Problems and tasks ->
1) Change "Linen" to "Cotton" everywhere in the image-caption listing and give its lines again, leaving everything else as is. Please leave the pictures out.
2) Continue the Attorney General's opinion on public inspection of justice of the peace records from its final sentence.
##### Study text
BY: C. C. McCULLOH, Attorney General

TO: Mr. W. T. Scoggin, Jr. District Attorney Las Cruces, New Mexico

{*85} This will acknowledge receipt of your letter of August 27, 1947 in which you state that private individuals have, for the purpose of publication, tried to get the justices of the peace to give them the information on a complaint filed by the District Attorney's office and the Sheriff's office before the accused has been arrested. Your question is whether such records are public records and subject to inspection in accordance with the provisions of Chapter 130, Laws of 1947.

Section 1 of Chapter 130, Laws of 1947, provides that every citizen of this state shall have the right to inspect any public records of this state with the exception of certain records not involved herein. Sec. 2 of Chapter 130, Laws of 1947, provides that officers having custody of any state, county, school, city or town records in this state shall furnish opportunities for inspection etc. Sec. 3 of Chapter 130, Laws of 1947 prescribes penalties for those officers who refuse the right to inspect.

Justice of the peace courts are not courts of record. Further, our Supreme Court has held that the office of justice of the peace is a {*86} precinct office. (Territory ex rel Welter vs. Witt, 16 N.M. 355, 117 P. 860.)
##########
##### Data section
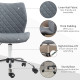 Vinsetto Armless Office Chair Adjustable Computer Chair Swivel Chair with Rolling Wheels and Linen Fabric Back Support for Home 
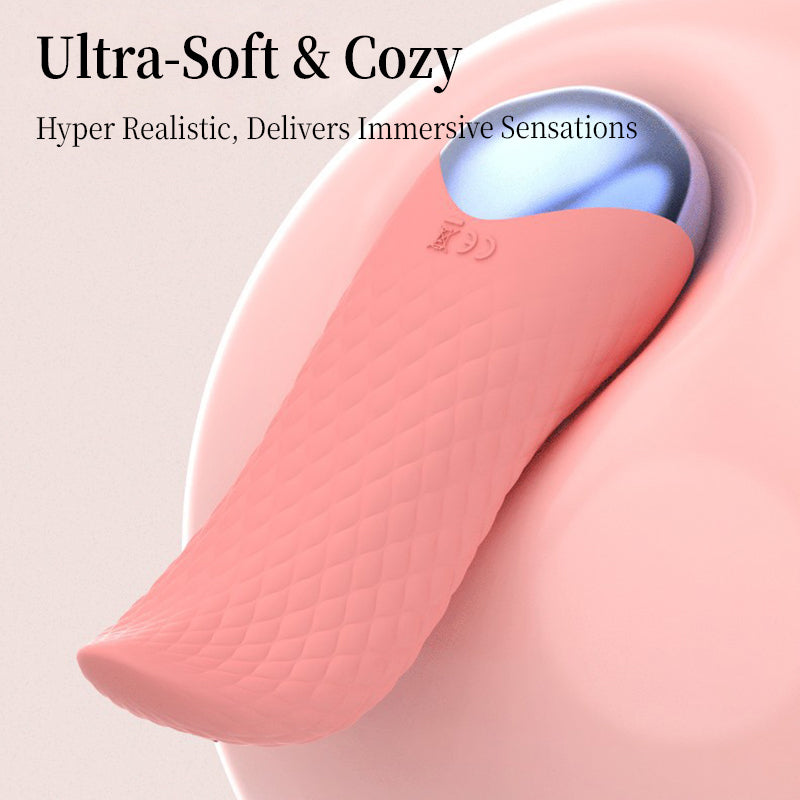 Electric Vibrating Stick Liquid Silicone Fake Tongue Female Vibrator Realistic Dual Vibration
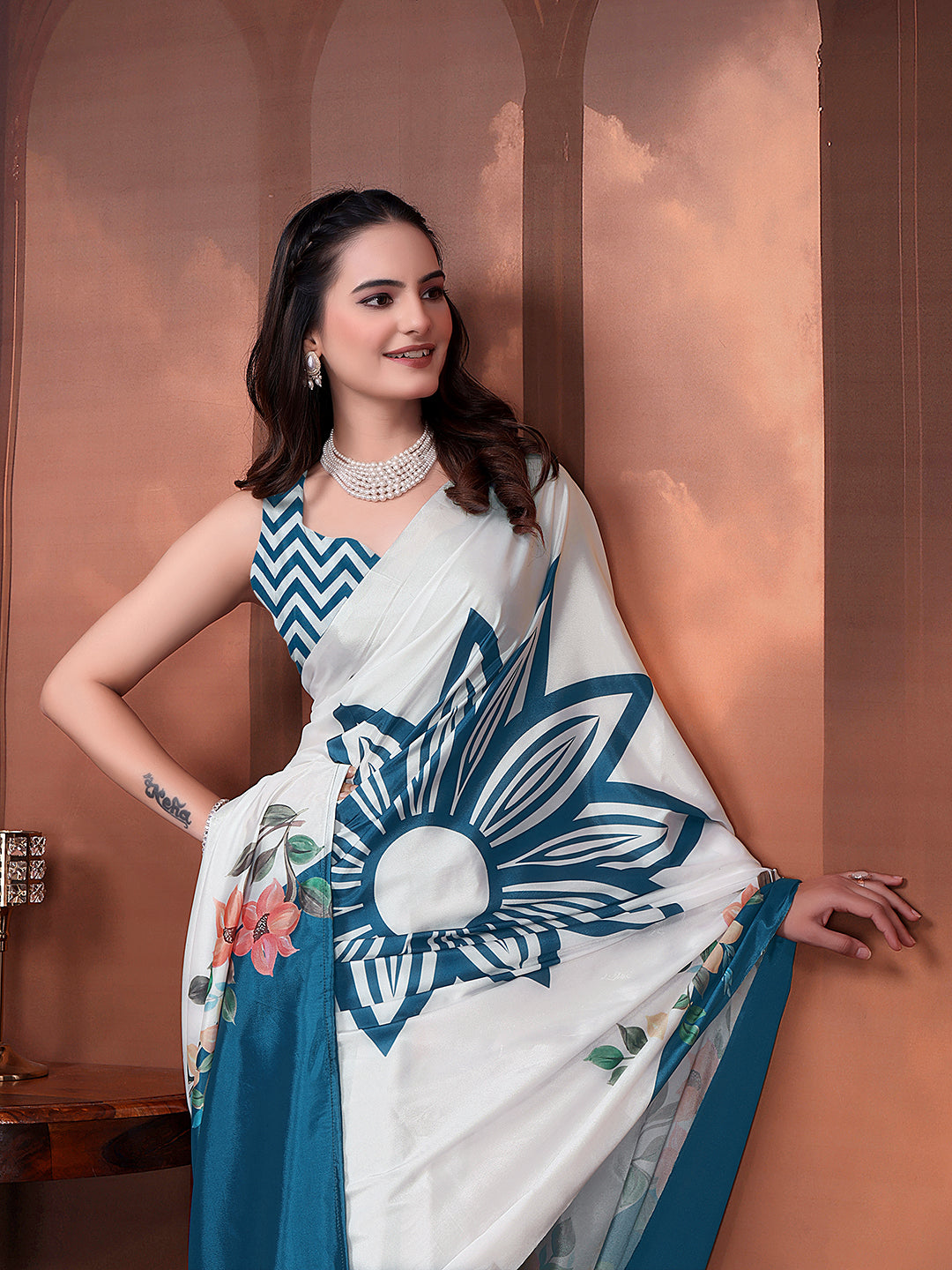 Ready to Wear Silk Crepe Floral Print Saree with Unstitched Blouse for Party Wear
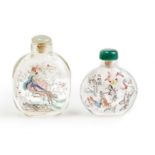 Two Chinese inside-painted snuff bottles First half of 20th century and 2001 The first, late Qi...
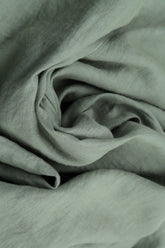 Flared V-Neck Sage Linen Dress 5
##########
Answer section ->
1)
 Vinsetto Armless Office Chair Adjustable Computer Chair Swivel Chair with Rolling Wheels and Cotton Fabric Back Support for Home 
 Electric Vibrating Stick Liquid Silicone Fake Tongue Female Vibrator Realistic Dual Vibration
 Ready to Wear Silk Crepe Floral Print Saree with Unstitched Blouse for Party Wear
 Two Chinese inside-painted snuff bottles First half of 20th century and 2001 The first, late Qi...
 Flared V-Neck Sage Cotton Dress 5

2)
In 14 Am. Jur. 354, Sec. 148, the following statement appears reference to this matter:

"Sec. 148. Publicity of Judicial Records. After a public trial or hearing and a final determination of a cause entered upon the journal of the court, no one would probably question the right of any person to inspect that record and publish the result. Such record has undoubtedly then become a public one. In this country courts are open to the public. This publicity, however, does not extend to or include the papers filed in the case necessary to frame the issue to be tried or to the entries thereof made by the clerk. Such papers are usually filed and the entries made, out of court. They are not proceedings in open court; and it has therefore been held that the parties to a suit may, under direction of the court, lawfully withhold the records and papers in the case and prevent any statement in regard thereto being published, until they are made public by the consent of the parties or by proceedings in open court." (Emphasis ours)

In the case of Schmedding vs. May, 85 Mich. 1, 24 Am. St. Rep. 74, the Supreme Court of Michigan held that mandamus would not lie in favor of a person, not a party to an action, to compel the submission for examination of the records and papers in a case, for the purpose of publishing statements in regard thereto in a newspaper before trial or hearing, or before they become public by proceedings in open court.

In the case of Cowley vs. Pulsifer, 137 Mass. 392, 50 Am. Rep. 318, the Supreme Court of Massachusetts held that county records which are open for public inspection and of which any person may take copies, means the records and files of the county, and not of the courts of the commonwealth within the county.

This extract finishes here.